Aux conditions matérielles dégradées s’ajoute, pour la plupart des services, une surcharge de travail. L’inflation carcérale porte à 250 000 le nombre de personnes sous écrou. En moyenne, un CPIP suit une centaine de détenus ; en réalité, certains services implosent. En septembre 2015, le SPIP de Chaumont, en Haute-Marne, alerte : sur un effectif théorique de neuf conseillers, il en reste six. Chacun suit 160 personnes en milieu ouvert et 20 personnes en milieu fermé. Quelques mois auparavant, le SPIP de Villenauxe-la-Grande dans le même département, s’est retrouvé vide pendant deux semaines : les quatre conseillers restés en poste pour assurer le suivi de 600 détenus ont tous été arrêtés par le médecin du travail pour surmenage…
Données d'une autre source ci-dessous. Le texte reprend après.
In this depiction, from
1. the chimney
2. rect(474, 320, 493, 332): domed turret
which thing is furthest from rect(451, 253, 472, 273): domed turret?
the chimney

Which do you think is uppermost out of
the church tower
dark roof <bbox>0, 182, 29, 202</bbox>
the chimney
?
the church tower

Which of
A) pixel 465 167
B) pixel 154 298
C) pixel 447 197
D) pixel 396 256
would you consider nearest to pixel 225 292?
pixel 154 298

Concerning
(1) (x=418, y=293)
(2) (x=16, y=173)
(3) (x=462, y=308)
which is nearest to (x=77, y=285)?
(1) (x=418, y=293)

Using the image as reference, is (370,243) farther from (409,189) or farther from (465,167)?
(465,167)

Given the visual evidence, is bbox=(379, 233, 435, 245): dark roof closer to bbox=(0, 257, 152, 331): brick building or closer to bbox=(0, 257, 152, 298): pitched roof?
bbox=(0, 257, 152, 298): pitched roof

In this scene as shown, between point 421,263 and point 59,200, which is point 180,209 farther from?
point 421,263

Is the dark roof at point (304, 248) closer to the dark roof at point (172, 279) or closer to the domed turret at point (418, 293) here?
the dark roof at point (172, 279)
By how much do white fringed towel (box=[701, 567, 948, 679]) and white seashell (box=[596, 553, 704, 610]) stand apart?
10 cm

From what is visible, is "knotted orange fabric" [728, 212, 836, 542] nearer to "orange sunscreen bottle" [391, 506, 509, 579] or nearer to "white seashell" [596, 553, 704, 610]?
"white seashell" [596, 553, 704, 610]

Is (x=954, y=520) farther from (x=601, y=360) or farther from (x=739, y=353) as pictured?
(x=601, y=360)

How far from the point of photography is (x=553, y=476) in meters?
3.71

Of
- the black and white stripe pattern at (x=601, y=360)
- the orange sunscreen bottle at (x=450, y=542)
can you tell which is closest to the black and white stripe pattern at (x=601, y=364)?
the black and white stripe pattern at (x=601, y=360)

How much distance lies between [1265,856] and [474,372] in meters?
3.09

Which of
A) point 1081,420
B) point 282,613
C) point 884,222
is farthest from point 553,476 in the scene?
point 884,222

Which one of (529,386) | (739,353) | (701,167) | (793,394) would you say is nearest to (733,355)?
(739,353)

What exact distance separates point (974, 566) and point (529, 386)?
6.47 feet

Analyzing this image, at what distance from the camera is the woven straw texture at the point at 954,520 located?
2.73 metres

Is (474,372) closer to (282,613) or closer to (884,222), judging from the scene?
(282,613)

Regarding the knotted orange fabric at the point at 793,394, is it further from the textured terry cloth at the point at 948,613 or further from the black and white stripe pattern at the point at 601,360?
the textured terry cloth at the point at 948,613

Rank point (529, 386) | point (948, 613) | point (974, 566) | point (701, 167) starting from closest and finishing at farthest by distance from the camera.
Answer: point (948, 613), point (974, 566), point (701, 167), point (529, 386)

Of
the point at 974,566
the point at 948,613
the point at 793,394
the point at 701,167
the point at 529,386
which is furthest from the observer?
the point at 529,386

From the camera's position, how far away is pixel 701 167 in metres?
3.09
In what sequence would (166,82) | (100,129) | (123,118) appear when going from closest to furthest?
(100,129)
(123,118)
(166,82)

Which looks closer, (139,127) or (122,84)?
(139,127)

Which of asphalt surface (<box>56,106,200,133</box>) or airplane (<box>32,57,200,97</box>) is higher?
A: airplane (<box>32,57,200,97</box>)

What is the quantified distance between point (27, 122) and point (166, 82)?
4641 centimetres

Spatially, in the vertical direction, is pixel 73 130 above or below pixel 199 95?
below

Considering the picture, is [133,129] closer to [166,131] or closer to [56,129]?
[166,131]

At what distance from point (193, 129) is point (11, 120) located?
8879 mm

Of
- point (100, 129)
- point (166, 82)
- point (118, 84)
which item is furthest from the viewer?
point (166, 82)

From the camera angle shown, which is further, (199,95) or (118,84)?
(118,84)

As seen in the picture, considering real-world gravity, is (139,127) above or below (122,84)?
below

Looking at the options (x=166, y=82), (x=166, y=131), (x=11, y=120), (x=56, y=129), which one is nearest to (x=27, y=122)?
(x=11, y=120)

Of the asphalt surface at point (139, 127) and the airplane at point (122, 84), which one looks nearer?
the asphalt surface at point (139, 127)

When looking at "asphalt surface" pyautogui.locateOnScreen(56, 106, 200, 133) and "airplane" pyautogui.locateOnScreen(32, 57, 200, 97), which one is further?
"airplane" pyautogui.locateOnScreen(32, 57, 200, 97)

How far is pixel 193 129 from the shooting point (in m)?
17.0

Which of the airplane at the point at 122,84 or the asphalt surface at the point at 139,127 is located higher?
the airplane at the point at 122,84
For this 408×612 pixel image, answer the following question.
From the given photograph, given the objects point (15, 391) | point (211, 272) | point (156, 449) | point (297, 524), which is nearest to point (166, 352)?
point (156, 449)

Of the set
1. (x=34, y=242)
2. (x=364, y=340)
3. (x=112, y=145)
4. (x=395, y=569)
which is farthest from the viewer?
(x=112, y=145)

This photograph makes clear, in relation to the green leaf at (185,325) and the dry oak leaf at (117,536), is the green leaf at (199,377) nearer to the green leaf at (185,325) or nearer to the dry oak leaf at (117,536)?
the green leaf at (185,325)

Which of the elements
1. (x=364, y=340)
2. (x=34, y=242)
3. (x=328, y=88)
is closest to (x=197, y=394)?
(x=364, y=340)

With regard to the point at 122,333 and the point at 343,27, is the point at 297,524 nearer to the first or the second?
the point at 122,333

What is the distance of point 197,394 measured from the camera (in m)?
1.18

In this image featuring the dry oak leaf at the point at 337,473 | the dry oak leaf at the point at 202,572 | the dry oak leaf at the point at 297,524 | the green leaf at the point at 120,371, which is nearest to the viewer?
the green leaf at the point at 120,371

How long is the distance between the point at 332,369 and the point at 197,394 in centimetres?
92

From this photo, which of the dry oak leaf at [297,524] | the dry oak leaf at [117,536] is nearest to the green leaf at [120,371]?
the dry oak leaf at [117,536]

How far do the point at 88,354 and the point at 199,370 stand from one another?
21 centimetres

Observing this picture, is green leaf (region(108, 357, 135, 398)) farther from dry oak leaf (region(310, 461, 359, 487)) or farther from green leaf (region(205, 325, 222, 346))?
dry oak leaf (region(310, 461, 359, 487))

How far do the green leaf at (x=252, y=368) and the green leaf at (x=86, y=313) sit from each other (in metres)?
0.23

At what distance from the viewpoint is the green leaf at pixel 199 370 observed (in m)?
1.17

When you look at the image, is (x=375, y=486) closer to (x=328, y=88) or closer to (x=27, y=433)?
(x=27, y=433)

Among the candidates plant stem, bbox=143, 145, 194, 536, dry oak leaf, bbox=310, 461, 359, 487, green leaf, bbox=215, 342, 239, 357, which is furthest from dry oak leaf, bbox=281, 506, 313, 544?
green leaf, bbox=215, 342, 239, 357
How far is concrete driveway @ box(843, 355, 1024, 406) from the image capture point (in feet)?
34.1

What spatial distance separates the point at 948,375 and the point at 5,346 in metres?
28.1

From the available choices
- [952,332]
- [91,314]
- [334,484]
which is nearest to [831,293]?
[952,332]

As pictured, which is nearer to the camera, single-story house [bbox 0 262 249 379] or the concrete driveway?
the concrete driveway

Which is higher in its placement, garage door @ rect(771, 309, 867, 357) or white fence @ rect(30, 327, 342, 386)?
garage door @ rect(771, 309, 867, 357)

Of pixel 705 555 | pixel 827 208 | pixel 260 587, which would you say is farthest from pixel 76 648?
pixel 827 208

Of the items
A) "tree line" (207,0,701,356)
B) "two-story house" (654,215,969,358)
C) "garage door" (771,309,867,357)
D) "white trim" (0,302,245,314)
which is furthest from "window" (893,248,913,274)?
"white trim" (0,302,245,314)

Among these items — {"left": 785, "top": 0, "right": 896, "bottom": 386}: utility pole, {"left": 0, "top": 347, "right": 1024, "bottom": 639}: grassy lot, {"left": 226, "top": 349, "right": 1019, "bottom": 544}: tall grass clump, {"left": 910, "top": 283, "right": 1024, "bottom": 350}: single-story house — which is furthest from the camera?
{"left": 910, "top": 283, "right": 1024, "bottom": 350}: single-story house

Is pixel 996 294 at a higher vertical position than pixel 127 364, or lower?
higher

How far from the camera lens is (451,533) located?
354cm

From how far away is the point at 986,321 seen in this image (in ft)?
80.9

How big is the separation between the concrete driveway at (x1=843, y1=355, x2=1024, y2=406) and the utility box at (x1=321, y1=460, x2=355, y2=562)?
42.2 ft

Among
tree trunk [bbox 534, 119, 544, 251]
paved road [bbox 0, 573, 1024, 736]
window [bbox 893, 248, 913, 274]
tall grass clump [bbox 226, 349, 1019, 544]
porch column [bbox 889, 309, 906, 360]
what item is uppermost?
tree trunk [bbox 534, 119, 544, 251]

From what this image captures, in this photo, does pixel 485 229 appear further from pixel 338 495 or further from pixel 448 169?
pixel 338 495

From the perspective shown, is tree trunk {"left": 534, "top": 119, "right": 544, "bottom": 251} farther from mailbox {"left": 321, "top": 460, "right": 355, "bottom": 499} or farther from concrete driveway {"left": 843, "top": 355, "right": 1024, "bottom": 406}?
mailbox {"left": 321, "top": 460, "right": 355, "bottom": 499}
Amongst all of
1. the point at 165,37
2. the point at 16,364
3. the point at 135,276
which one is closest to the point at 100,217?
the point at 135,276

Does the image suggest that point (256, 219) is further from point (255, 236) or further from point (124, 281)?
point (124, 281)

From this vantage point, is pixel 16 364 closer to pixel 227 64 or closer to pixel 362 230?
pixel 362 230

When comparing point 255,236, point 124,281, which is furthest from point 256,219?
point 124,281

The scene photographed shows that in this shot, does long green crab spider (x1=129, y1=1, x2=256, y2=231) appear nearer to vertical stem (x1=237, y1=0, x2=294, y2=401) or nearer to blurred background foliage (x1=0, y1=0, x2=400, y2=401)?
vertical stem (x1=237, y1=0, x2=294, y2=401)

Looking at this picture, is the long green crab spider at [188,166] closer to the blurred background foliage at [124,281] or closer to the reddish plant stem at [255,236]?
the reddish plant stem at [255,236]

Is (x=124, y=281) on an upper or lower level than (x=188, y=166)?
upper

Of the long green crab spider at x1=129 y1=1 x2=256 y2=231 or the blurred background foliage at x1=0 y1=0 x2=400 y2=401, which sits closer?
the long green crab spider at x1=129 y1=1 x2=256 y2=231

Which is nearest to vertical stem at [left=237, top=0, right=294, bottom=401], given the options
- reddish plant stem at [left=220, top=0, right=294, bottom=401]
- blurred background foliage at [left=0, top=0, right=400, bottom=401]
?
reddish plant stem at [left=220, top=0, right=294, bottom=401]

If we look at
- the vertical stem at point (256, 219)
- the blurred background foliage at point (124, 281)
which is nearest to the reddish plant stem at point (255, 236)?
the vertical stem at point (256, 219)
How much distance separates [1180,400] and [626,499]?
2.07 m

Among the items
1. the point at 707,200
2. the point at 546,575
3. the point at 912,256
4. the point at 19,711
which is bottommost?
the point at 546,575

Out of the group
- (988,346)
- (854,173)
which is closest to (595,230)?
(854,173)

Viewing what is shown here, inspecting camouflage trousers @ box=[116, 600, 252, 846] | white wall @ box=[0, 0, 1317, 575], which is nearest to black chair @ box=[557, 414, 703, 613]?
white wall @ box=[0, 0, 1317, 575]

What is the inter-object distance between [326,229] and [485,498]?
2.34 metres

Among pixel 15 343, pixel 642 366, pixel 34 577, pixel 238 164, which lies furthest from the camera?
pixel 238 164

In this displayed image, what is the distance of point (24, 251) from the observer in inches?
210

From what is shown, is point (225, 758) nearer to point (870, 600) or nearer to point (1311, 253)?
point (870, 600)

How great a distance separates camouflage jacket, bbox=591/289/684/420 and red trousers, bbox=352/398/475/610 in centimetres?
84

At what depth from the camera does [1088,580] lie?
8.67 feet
L’effet du plan de recrutement de mille CPIP pour accompagner la réforme pénale reste encore invisible. Le système de pré-affectation des stagiaires à leurs futurs postes est décrié de tous : ils sont jetés dans le grand bain, formés à la va-vite par leurs collègues titulaires surchargés et déjà obligés d’assurer le suivi d’un grand nombre de détenus, les conseillers sont de plus en plus sollicités. Aujourd’hui, l’administration pénitentiaire avance son plan de lutte contre le terrorisme. Des programmes de prise en charge de personnes radicalisées sont expérimentés et l’AP renforce le renseignement pénitentiaire. « Sa volonté est d’aller chercher des renseignements dans les SPIP, s’inquiète Sarah Silva Descas. Nous dénonçons cette approche car nous faisons un travail social, nous sommes soumis au secret professionnel, et nous devons établir une relation de confiance si nous voulons pouvoir travailler. » Les CPIP ont par ailleurs, assure-t-elle « toujours signalé, à l’autorité judiciaire, lorsqu’une personne présentait des risques particuliers de dangerosité ». Elle rejette cette confusion des missions alors que la direction de l’administration pénitentiaire souhaite développer un réseau de référents renseignement dans chaque SPIP.

Comble du mépris, pour Nicolas Finielz, secrétaire national de la SNEPAP-FSU, le budget alloué à cette lutte contre le terrorisme a été « confisqué » par l’AP qui a annoncé des mesures indemnitaires et des augmentations d’effectifs pour tous ses personnels sauf… pour les CPIP. La goutte d’eau. Une intersyndicale CGT, SNEPAP, CFDT, appelait, le 15 février dernier, à des assemblées générales dans tous les services : au 3 mars, 66 services étaient mobilisés ou préparaient leur AG. « Les agents, conseillers pénitentiaires comme directeurs et personnels administratifs, doivent pouvoir échanger sur leurs difficultés et les faire remonter », explique Nicolas Filniez. Objectif : être entendus, obtenir une réponse de leur administration et de leur nouveau ministre. Pour pouvoir s’inscrire dans une politique pénale ambitieuse avec, en point de mire, le retour du détenu au sein de la société.